Why you should support ‘Operation Iraq-Afghanistan’

28 Oct

Moi doesn’t care how people feel about the various wars that are going on right now or the foreign policy. Men and women who serve in the armed forces of this country do not make foreign or diplomatic policy. They serve under the direction of the Commander In Chief and Congress. Many saw the military as a way for a steady paycheck and a way to improve their lives and the lives of their families. Since this country has gone to a voluntary military, many of those who now serve are men and women of color and low-income people of all colors.

First Focus is a bipartisan group who works to improve the well-being of children. According to the article, Our Military Families Under Fire by Bruce Lesley and Kate Sylvester which was posted at their site on November 22, 2010:

An entirely new category of children is in jeopardy – the 2 million children being raised in military families. As recently as a decade ago, child advocates could afford to ignore military children. After all, they are lucky enough to have at least one working parent; to live in decent housing; and to have health insurance.

But beyond these basics, experts remind us that many other factors can put children at risk for poor outcomes: experiencing family disruption; having a single parent; suffering from abuse or trauma; or having a parent who suffers from mental illness or substance use.

Sadly, these risk factors now apply to many military kids. Why? Because so many of their parents are young, near poor, and coping with serious stresses. Consider these facts:

More than one-third of first-time military parents are 21 or younger; most of their children are under age 5. And a growing number of military families – over 100,000 at last count – have two military parents or are headed by single parents.

Most of these young parents don’t make much money. Military pays starts at about $2,800 a month (including allowances for food and housing). In the families of junior service members that have only one working parent and more than one child, household incomes often fall below 200 percent of the federal poverty level – the benchmark that child advocates suggest puts families at risk.

Indeed, a significant portion of children attending Department of Defense schools qualify for receive free or reduced lunches and the most recent estimates about Earned Income Tax Credit indicated that 11.6% of military families were eligible to apply.

Finances are not the only stressors on military families. Multiple deployments mean that children face multiple separations from their parents. As Admiral Mike Mullen, chairman of the Joint Chiefs of Staff, said in a recent Veteran’s Day address, “If you took any 11-year-old or younger military child, it’s all they’ve known their whole lives.”

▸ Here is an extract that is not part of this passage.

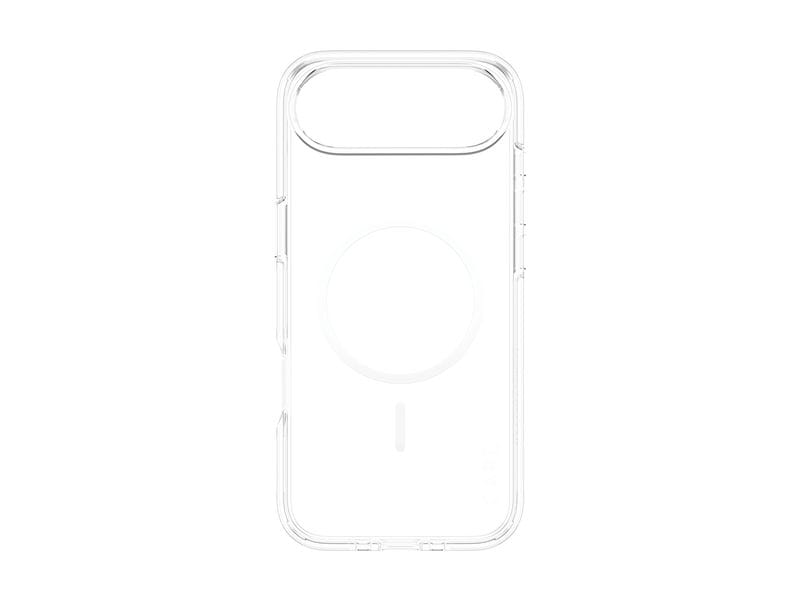 CARE Flagship Case Urban Combat iPhone 17 Air Transparent/White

Research is just beginning to tell the story of what those family separations are costing military families.


Lesley and Sylvester link to additional research in their article:

The National Center for Children in Poverty

Military children are now classified as at risk for mental health problems along with children and youth in low-income households and those in the child welfare and juvenile justice systems.

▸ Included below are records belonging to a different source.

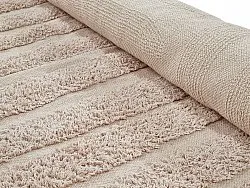 Shaggy rugs - Margo Natural Cotton Shaggy (beige)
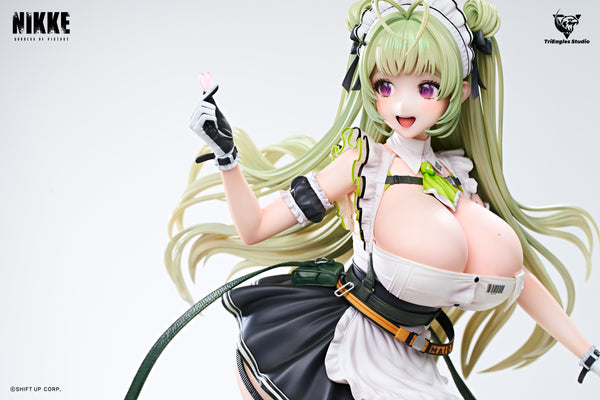 訂貨碼:70239 <訂價$4899> #(免手續費)(玻璃眼版連特典)索達SODA=1/4 勝利女神:妮姬NIKKE Figure雕像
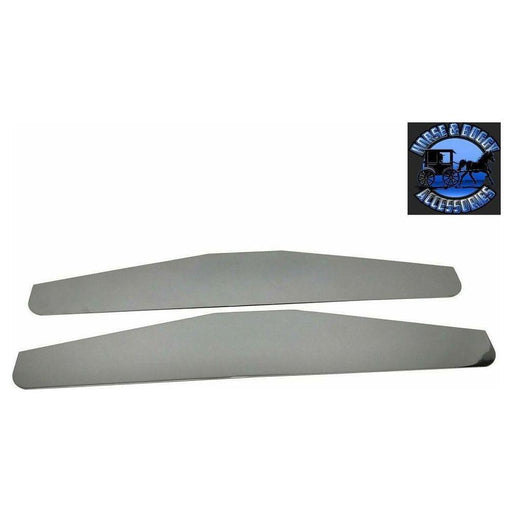 CR. 24" X 4" BOTTOM PLATE W/ 3 STUDS, W/O BACK PLATE Light Slate Gray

The latest study on military children, published this month in the Journal Pediatrics, looked at more than a half million military children ages 3 to 8 whose parents were deployed. Researchers found that behavioral disorders, such as attention deficit disorder, increased 18%, and stress disorders, such as Post-Traumatic Stress Disorder (PTSD) rose by 19% when parents were gone.

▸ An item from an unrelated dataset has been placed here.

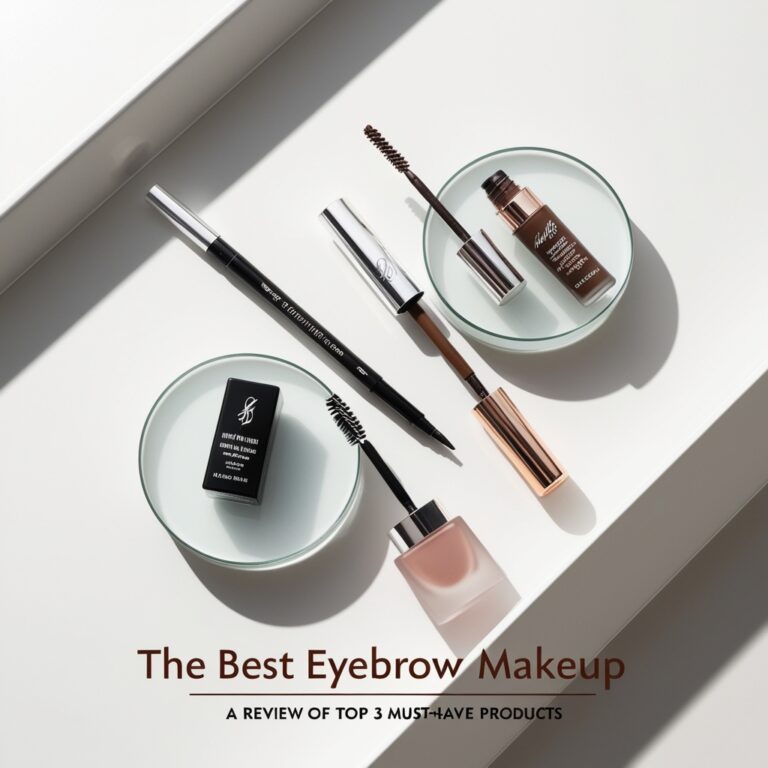 best eyebrow makeup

The separations take a toll on spouses too. Wives of soldiers sent to war suffer significantly higher rates of mental health issues than those whose husbands stayed home, according to a study on Army wives published earlier this year in the New England Journal of Medicine.

Because the U.S. has gone to a volunteer military to shoulder the burden of defending this country, that task has, in many instances, gone to people of color, the poor, and the unemployed. One of the groups helping to support our men and women in the military is Operation Iraq-Afghanistan: The Spirit of Christmas.

Here is a bit of information about Operation Iraq-Afghanistan: The Spirit of Christmas:

Founded in 2003, Operation Iraq-Afghanistan: The Spirit of Christmas began as a grass roots organization in Kirkland, WA. It was built out of the desire to provide support for our troops and show appreciation for those who sacrifice so much to protect our country, our homes and our families. We are supported entirely through the donations of time, merchandise and dollars from companies, organizations and individuals across the United States.

The care packages we send bring comfort to our troops in the field and consist of personal care items and products specifically requested by them that are not typically provided by the military. In the weeks prior to Thanksgiving, hundreds of volunteers come together to work countless hours collecting and assembling thousands of care packages that are shipped overseas for delivery to troops on Christmas Day. These items include everything from specialty food and personal hygiene items to magazines and CDs.

You can contact Operation Iraq-Afghanistan: The Spirit of Christmas:

Operation Iraq-Afghanistan: The Spirit of Christmas
PO Box 646
Kirkland, WA 98083
Phone: (425) 885-0796


From time to time the organization will post a list of items needed. They also need volunteers to accomplish the mission. Please contact Operation Iraq-Afghanistan: The Spirit of Christmas if you can help in any way.

It really doesn’t matter what you feel about the foreign policy of this country. Either you are a stand-up guy and honor the commitment and sacrifice of our military men, women, and families or you are not. One way of standing-up for those sacrificing to keep us safe is to support Operation Iraq-Afghanistan: The Spirit of Christmas.